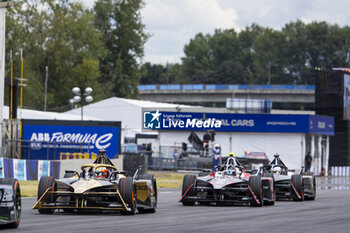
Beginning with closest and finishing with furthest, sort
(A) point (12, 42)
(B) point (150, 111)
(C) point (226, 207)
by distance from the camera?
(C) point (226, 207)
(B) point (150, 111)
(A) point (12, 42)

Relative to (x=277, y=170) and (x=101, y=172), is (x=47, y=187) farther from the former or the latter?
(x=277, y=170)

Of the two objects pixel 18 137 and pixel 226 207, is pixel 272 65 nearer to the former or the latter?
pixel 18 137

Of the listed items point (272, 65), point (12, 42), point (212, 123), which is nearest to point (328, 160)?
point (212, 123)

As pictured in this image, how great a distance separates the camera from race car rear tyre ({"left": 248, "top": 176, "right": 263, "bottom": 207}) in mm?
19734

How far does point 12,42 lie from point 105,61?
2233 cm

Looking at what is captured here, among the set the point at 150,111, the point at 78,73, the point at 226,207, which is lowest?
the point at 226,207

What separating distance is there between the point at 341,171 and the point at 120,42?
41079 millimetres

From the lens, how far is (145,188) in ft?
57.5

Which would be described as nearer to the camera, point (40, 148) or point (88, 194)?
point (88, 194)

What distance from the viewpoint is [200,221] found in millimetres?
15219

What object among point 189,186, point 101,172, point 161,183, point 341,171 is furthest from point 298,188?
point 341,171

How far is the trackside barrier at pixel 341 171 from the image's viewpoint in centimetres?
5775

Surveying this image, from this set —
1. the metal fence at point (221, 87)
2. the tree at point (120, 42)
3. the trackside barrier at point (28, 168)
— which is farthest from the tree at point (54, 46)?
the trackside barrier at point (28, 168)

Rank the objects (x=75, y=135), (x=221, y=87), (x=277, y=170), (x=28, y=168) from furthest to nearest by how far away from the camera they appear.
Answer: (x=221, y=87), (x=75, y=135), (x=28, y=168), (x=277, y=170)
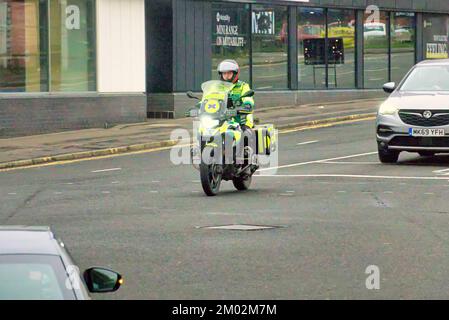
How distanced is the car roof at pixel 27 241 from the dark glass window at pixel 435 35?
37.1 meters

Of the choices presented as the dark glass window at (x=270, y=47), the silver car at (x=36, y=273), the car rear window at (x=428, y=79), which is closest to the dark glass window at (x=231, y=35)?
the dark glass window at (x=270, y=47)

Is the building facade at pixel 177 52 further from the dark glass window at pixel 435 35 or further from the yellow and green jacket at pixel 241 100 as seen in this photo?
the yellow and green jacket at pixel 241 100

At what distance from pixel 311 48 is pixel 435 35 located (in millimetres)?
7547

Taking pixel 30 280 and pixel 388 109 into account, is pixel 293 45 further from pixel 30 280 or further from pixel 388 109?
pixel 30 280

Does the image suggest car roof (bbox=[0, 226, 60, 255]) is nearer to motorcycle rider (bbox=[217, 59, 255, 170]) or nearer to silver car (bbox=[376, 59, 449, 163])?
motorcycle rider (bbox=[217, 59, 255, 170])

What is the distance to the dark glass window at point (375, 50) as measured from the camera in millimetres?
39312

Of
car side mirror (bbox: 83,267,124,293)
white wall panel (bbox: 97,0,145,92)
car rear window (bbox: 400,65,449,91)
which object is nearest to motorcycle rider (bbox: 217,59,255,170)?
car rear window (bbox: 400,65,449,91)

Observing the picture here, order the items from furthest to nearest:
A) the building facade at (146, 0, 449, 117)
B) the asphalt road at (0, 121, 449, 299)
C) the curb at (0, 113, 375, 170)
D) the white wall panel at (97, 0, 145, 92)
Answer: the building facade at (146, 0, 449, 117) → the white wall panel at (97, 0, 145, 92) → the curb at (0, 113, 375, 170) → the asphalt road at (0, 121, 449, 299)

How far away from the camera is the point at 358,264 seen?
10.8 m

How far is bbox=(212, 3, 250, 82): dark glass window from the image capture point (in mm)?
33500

==

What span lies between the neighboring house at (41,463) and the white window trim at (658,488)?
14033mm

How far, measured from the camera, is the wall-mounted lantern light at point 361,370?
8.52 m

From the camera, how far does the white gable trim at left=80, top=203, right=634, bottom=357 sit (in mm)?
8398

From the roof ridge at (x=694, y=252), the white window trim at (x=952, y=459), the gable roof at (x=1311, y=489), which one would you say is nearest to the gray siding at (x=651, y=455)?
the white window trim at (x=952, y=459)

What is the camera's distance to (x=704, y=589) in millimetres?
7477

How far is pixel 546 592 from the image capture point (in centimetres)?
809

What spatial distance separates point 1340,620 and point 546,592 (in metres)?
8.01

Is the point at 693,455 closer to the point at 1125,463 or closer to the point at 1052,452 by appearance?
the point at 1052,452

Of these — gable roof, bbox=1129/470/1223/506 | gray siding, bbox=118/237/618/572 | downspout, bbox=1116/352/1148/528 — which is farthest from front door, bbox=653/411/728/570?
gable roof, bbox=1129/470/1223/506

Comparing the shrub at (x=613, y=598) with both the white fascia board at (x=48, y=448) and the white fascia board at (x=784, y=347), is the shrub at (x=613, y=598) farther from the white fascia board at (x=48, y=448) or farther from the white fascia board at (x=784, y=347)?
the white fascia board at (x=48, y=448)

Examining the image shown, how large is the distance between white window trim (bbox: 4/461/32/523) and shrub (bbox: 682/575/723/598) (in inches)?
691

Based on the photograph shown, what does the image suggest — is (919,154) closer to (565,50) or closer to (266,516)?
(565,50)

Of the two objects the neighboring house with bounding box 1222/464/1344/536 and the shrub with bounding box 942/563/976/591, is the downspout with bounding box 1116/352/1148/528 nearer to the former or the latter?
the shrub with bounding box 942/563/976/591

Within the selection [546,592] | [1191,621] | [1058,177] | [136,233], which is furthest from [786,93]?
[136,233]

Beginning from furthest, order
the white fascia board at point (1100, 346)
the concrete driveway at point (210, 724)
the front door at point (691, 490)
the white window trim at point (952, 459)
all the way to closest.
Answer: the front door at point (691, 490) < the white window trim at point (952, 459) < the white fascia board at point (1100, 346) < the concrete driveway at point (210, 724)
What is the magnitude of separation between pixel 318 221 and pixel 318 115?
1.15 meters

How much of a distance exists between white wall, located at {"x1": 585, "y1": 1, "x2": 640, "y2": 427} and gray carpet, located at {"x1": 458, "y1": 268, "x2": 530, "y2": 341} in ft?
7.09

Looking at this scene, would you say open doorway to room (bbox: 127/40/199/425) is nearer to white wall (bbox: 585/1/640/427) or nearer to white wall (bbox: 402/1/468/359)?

▸ Exercise directions:
Can you find every line in the records above that contains the word "former", with case counting, and copy each one?

▸ Result of this task:
Relative to (x=277, y=170) and (x=101, y=172), is (x=47, y=187) farther from the former or the latter?
Of the two objects pixel 18 137 and pixel 226 207, is pixel 272 65 nearer to the former or the latter?
Of the two objects the neighboring house with bounding box 1222/464/1344/536 and the shrub with bounding box 942/563/976/591, is the downspout with bounding box 1116/352/1148/528 nearer to the former or the latter?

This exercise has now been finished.